▸ Exercise data:
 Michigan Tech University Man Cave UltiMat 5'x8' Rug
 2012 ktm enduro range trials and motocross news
* * *
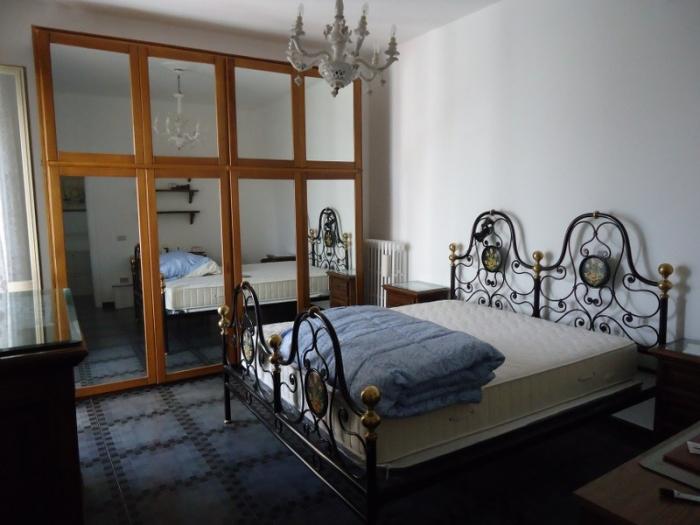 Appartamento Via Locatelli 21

▸ Work to be completed: When you reach the line in the material above that holds "Michigan Tech University", begin reproducing lines exactly, and stop after the line that holds "2012 ktm enduro".

▸ Result for this task:
 Michigan Tech University Man Cave UltiMat 5'x8' Rug
 2012 ktm enduro range trials and motocross news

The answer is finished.